Après avoir expliqué sa décision pendant environ deux heures au palais de justice de Montréal, où il a écorché à maintes reprises le travail de l’Autorité des marchés financiers (AMF), le juge Salvatore Mascia a accepté la troisième tentative de la défense, qui évoquait cette fois-ci un abus de procédures.

« Ce n’est pas sans réticence parce qu’il y a eu beaucoup de travail (effectué par) l’AMF, expliqué le magistrat après avoir rendu sa décision. Mais compte tenu des circonstances, le tribunal ne voit pas d’autres solutions. »

Présent dans la salle, l’homme d’affaires a patiemment écouté la décision du juge, par l’entremise d’un service de traduction, sans broncher. Il a toutefois eu de la difficulté à cacher ses émotions une fois le verdict rendu, lorsqu’il a donné des accolades à plusieurs de ses proches.

Visiblement satisfait de la tournure des événements, M. Baazov n’a toutefois pas voulu commenter l’affaire alors qu’il s’apprêtait à quitter le palais de justice. Les avocats des deux parties ont aussi été avares de commentaires.

M. Baazov avait plaidé non coupable aux cinq chefs d’accusation qui ont été déposés contre lui en 2016 par le gendarme boursier québécois. Il était notamment accusé d’avoir aidé à transiger en possession d’une information privilégiée, d’avoir influencé ou tenté d’influencer le cours du titre d’Amaya et d’avoir communiqué une information privilégiée.

Deux autres associés, Yoel Altman et Benjamin Ahdoot, et trois entreprises étaient aussi visés par un total de 18 chefs d’accusation additionnels découlant de l’enquête de l’AMF et avaient aussi plaidé non coupables.

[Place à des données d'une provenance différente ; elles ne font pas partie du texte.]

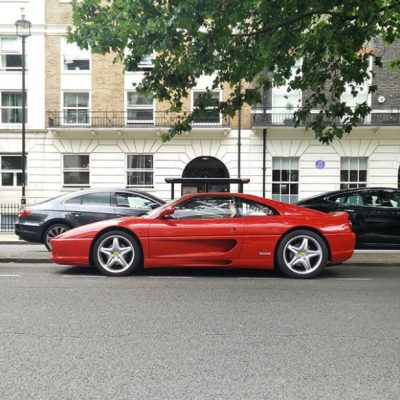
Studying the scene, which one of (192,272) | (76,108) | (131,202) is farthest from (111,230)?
(76,108)

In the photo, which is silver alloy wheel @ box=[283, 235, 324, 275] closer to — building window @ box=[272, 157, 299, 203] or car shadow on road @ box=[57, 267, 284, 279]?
car shadow on road @ box=[57, 267, 284, 279]

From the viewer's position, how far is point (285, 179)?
2436 cm

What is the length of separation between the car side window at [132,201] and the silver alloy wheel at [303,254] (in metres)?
4.36

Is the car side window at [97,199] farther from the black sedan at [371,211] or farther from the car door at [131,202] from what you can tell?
the black sedan at [371,211]

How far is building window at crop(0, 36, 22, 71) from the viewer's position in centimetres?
2412

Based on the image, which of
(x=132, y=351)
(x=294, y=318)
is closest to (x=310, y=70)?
(x=294, y=318)

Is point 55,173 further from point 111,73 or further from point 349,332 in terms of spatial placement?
point 349,332

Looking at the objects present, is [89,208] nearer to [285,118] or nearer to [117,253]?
[117,253]

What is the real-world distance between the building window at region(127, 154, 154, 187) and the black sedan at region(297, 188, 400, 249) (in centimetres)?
1443

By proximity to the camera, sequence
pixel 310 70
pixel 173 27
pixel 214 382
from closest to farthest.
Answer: pixel 214 382 → pixel 173 27 → pixel 310 70

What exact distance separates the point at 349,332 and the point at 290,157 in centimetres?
2003

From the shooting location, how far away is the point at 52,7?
2417 centimetres

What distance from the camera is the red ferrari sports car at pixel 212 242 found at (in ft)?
24.3

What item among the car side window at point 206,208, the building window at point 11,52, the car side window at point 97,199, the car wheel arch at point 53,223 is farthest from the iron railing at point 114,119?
the car side window at point 206,208
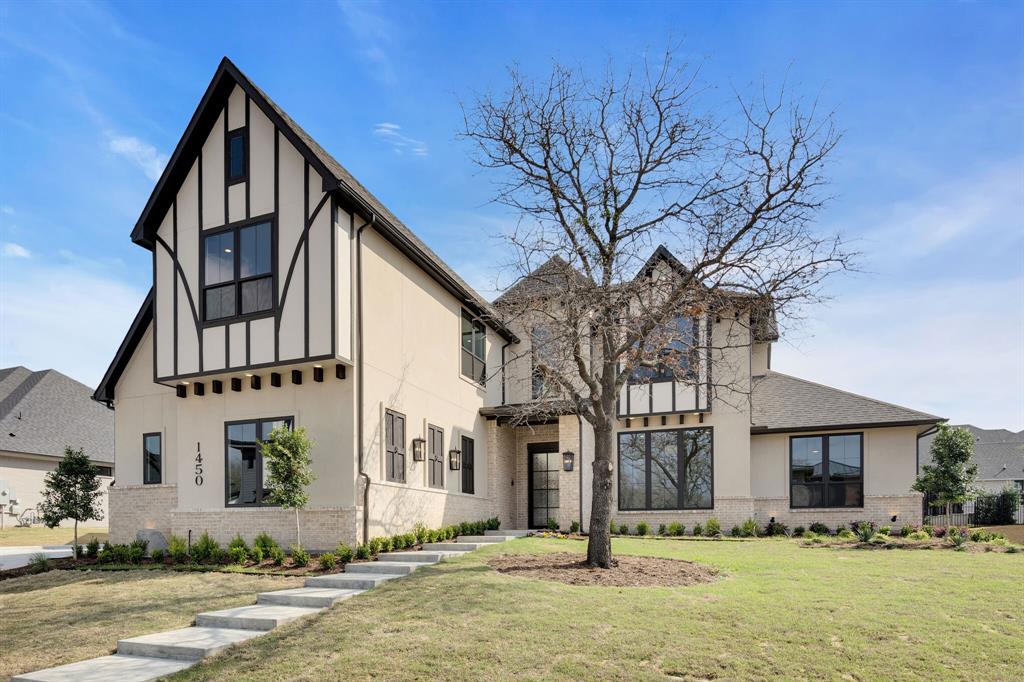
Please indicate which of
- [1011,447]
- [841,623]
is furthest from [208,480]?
[1011,447]

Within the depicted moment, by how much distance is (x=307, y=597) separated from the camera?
987 cm

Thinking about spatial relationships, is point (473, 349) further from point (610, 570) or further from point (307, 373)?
point (610, 570)

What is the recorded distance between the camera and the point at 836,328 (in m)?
12.4

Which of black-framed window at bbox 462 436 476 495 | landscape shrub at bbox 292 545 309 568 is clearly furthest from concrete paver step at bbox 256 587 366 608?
black-framed window at bbox 462 436 476 495

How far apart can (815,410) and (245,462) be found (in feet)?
50.3

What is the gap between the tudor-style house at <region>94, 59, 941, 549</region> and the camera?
13.4m

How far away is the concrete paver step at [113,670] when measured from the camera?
287 inches

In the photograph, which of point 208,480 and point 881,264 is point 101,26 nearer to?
point 208,480

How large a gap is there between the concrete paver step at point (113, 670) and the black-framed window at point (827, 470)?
17.0m

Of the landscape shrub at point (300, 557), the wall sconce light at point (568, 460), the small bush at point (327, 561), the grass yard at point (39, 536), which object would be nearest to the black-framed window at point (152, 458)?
the grass yard at point (39, 536)

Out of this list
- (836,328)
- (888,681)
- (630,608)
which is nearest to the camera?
(888,681)

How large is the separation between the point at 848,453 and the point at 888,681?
1502 centimetres

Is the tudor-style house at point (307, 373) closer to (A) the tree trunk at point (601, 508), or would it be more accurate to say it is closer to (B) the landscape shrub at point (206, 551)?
(B) the landscape shrub at point (206, 551)

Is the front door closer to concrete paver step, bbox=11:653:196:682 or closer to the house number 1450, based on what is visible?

Une partie de l’information privilégiée dont il était question dans les accusations était liée à l’acquisition du site de jeu en ligne PokerStars par Amaya. Cette transaction, réalisée en 2014 au coût de 4,9 milliards $ US, a fait de l’entreprise montréalaise la plus grande société de poker en ligne au monde.

La décision du juge Mascia a été prise en réponse à une demande de la défense, qui disait avoir reçu plus de 320 000 documents de la part de l’AMF alors qu’elle n’aurait jamais dû avoir accès à cette preuve.

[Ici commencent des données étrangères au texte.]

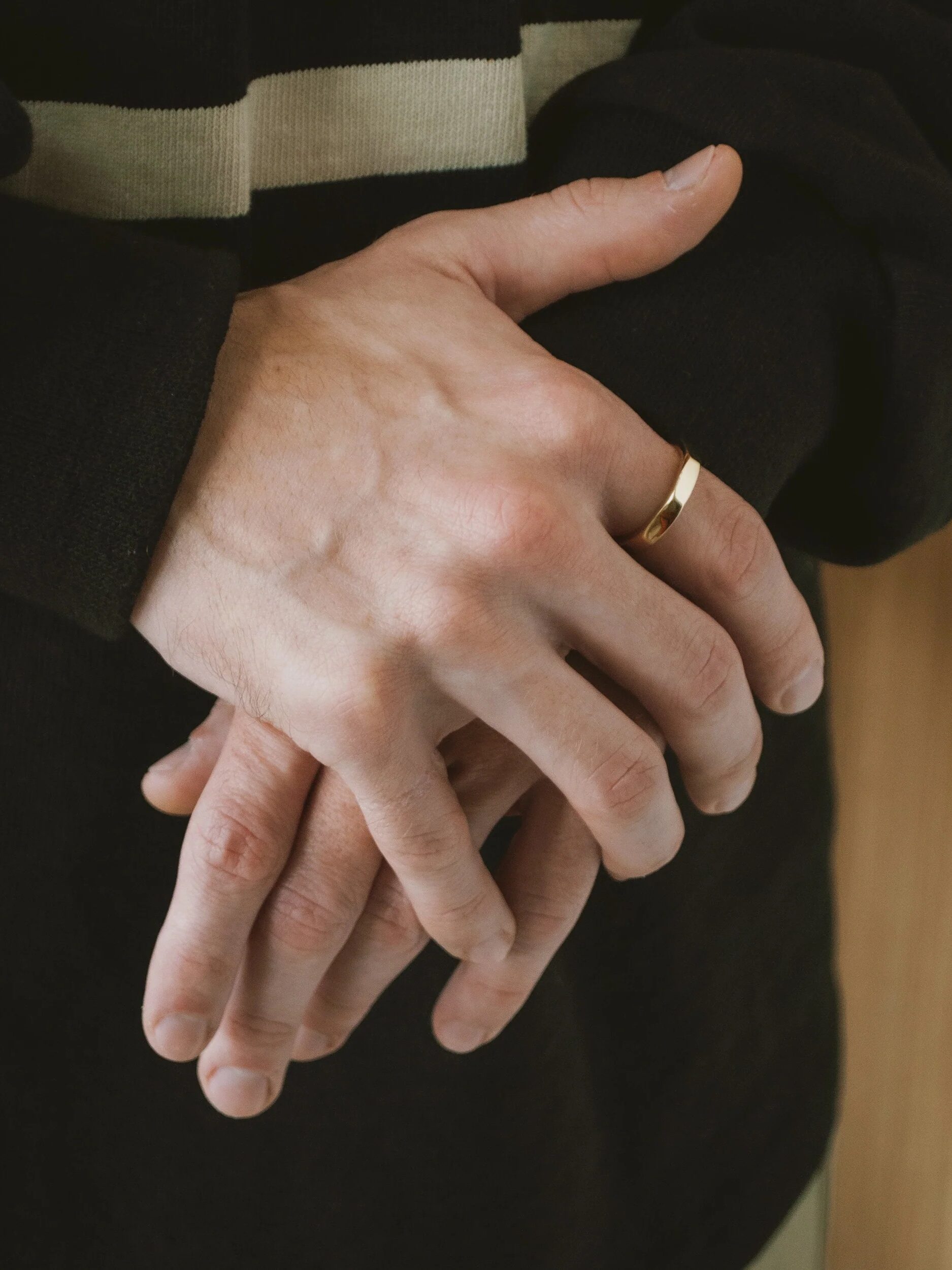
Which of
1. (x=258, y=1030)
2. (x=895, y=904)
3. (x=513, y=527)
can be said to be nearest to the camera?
(x=513, y=527)

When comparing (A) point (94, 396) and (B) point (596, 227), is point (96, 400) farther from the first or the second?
(B) point (596, 227)

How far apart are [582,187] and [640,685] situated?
0.27 metres

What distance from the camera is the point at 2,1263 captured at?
70 centimetres

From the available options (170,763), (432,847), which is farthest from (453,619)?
(170,763)

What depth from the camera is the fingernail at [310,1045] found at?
0.60 meters

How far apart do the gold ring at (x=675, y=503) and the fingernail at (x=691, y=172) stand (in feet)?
0.47

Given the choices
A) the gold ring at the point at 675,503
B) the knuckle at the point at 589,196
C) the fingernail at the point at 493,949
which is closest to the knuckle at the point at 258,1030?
the fingernail at the point at 493,949

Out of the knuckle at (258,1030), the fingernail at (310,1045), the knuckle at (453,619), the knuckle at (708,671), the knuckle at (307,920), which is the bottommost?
the fingernail at (310,1045)

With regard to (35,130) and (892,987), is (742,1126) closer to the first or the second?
(892,987)

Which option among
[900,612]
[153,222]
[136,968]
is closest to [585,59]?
[153,222]

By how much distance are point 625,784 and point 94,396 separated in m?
0.31

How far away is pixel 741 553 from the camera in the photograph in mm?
538

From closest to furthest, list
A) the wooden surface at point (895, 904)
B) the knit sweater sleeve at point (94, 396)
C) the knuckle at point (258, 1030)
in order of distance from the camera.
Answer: the knit sweater sleeve at point (94, 396), the knuckle at point (258, 1030), the wooden surface at point (895, 904)

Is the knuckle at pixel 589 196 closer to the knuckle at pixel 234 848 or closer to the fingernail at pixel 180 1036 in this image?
the knuckle at pixel 234 848
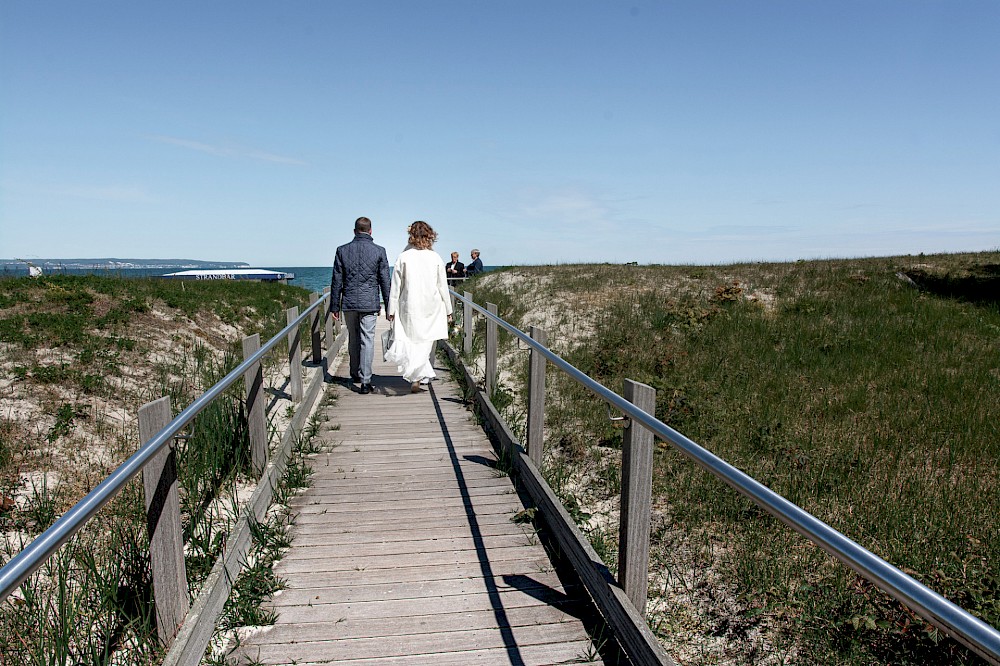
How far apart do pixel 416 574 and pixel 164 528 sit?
4.75ft

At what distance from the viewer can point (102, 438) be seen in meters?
6.52

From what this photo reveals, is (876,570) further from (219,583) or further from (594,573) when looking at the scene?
(219,583)

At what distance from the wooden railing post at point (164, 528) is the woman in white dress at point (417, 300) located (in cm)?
514

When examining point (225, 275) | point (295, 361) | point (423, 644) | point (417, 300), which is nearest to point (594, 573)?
point (423, 644)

La poursuite demandait au tribunal d’accepter de substituer ces éléments de la divulgation de la preuve, qui contenait des millions d’éléments.

« Il y a eu un laxisme et un manque évident de rigueur par l’AMF dans le traitement de documents potentiellement privilégiés, a déclaré le juge de la Cour du Québec. Aucune explication fournie par l’AMF (parvient) à expliquer comment de telles erreurs ont pu se produire. »

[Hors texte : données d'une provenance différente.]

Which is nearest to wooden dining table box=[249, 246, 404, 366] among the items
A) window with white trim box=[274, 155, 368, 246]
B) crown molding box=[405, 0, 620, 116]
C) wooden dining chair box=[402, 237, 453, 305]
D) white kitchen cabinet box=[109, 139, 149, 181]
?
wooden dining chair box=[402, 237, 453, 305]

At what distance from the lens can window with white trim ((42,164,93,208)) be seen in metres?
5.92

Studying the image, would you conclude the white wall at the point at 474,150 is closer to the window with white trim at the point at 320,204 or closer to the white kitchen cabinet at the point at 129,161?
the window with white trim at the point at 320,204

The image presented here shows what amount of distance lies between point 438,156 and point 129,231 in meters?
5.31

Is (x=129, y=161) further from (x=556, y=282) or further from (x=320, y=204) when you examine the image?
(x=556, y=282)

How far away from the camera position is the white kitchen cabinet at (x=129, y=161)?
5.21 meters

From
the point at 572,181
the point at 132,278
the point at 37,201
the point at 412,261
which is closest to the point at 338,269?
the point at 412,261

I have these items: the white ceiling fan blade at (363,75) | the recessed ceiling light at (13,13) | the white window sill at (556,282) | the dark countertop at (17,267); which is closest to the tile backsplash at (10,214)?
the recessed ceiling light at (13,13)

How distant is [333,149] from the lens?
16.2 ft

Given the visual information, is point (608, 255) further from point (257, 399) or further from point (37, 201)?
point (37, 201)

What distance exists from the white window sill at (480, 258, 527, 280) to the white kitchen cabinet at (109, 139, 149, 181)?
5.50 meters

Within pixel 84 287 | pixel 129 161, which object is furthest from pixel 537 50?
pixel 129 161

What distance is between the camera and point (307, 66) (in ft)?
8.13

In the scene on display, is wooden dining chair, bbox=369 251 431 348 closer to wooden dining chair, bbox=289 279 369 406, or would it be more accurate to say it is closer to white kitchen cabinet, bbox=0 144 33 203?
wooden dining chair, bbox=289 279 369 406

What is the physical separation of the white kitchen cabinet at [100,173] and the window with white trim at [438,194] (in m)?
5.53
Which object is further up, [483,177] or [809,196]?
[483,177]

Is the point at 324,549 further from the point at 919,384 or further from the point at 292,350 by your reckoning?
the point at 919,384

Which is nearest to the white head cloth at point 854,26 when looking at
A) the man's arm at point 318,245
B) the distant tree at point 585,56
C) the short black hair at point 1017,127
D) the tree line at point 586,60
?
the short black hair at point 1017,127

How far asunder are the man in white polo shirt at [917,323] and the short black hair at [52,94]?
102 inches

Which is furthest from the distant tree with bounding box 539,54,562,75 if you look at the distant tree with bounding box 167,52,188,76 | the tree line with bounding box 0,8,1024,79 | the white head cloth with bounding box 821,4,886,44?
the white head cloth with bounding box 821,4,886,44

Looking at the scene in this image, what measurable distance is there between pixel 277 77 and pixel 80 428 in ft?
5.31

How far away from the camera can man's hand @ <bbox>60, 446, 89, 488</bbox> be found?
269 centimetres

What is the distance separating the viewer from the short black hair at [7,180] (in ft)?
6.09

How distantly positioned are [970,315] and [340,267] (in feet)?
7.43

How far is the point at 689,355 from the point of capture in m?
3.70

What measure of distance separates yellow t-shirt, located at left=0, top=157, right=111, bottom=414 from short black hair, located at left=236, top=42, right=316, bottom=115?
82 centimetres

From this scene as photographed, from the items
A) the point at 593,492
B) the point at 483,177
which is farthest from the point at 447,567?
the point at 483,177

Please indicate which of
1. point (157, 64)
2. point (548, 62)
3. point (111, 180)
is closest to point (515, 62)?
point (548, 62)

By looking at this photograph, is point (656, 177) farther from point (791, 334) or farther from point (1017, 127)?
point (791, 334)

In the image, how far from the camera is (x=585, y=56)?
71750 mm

Celui-ci a rappelé à plus d’une reprise que les procès n’étaient pas des « machines bien huilées » et que des erreurs pouvaient survenir, mais qu’il y avait des limites, ajoutant qu’un autre délai dans le processus judiciaire qui était en cours serait « complètement injustifié ».

Si les avocats de l’AMF n’ont pas commenté l’arrêt des procédures, un porte-parole du gendarme boursier, Sylvain Théberge, n’a pas caché sa déception dans une déclaration envoyée par courriel.

« Nous allons analyser minutieusement le jugement de même qu’évaluer la pertinence de porter le tout en appel », a-t-il écrit.

Le procès était en marche depuis six semaines et devait se poursuivre jusqu’à l’automne.

En janvier, le juge Mascia avait rejeté une requête pour arrêt des procédures en vertu de l’arrêt Jordan de la Cour suprême du Canada qui fixe le plafond des délais pour le déroulement des procédures. Il avait également opposé une fin de non-recevoir à une demande d’arrêt des procédures citant une communication jugée tardive de la preuve.

Amaya poursuit aujourd’hui ses activités sous le nom de The Stars Group et a déménagé son siège social à Toronto.